▸ **Challenges**
1 - According to the passage on digitization projects, which organization now maintains A Framework of Guidance for Building Good Digital Collections?
2 - Pull out each line of the records that contains the word "distance".

▸ **Document passage**
++++

We support efforts such as the Million Book Project, Project Gutenberg, the Open Content Alliance, and other noncommercial digitization projects. These might include efforts to digitize the archives of public broadcasting (the Public Broadcasting System [PBS] and others in the United States; the British Broadcasting Corporation [BBC] in the United Kingdom). More broadly, the Commission recognizes the importance of the cultural institutions whose collections are being digitized in these alliances and projects: scholarship and public understanding of the cultural record rely on museums, libraries, archives, and cultural institutions in general. The record that they preserve is the fundamental dataset for cultural research and education, and it is critical that they be engaged with scholars and educators in all disciplines, not only in creating interoperable and reusable digital content, but also to ensure that scholarly work in digital formats being produced today remains accessible in the future. The Walt Whitman Archive, spearheaded by the University of Nebraska, Lincoln, libraries, is creating a model metadata- encoding-and-transmission-standard (METS) profile for digital thematic research collections, integrating high-quality data and metadata, in-depth description, high-resolution files, and encoded texts. Created by scholars in collaboration with librarians and archivists, this model project enables creators of digital thematic research collections to make their work more sustainable and universally usable. 19The Institute of Museum and Library Services has supported the development of A Framework of Guidance for Building Good Digital Collections, 20which establishes principles for the creation, preservation, and management of digital collections and objects and is now maintained by the National Information Standards Organization. Likewise, Cataloging Cultural Objects, 21a tool developed by the Visual Resources Association with input from the library, archives, and museum communities, promotes good descriptive practices across disciplines. These kinds of tools should be continued and expanded.

++++

▸ **Input material**
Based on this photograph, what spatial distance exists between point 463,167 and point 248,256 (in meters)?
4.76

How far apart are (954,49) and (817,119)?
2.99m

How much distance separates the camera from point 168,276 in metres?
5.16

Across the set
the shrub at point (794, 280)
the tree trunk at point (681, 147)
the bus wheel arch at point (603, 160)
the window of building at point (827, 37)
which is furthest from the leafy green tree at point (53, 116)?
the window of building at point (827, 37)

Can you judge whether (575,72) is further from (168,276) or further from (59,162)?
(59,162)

++++

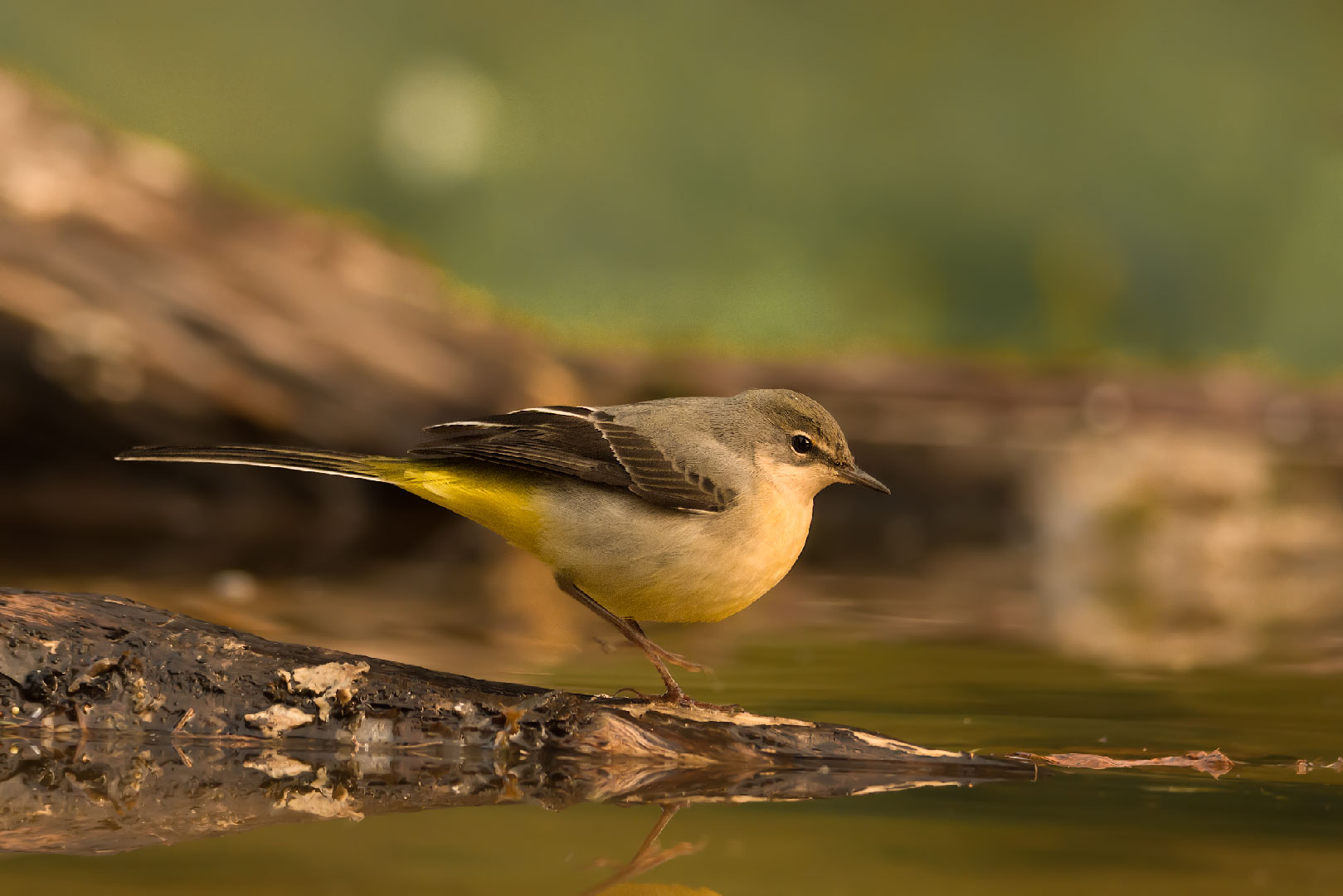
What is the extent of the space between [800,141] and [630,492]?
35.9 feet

++++

▸ **Answers by task**
1 - The National Information Standards Organization

2 -
Based on this photograph, what spatial distance exists between point 463,167 and point 248,256 (in meters)?
How much distance separates the camera from point 168,276 in metres?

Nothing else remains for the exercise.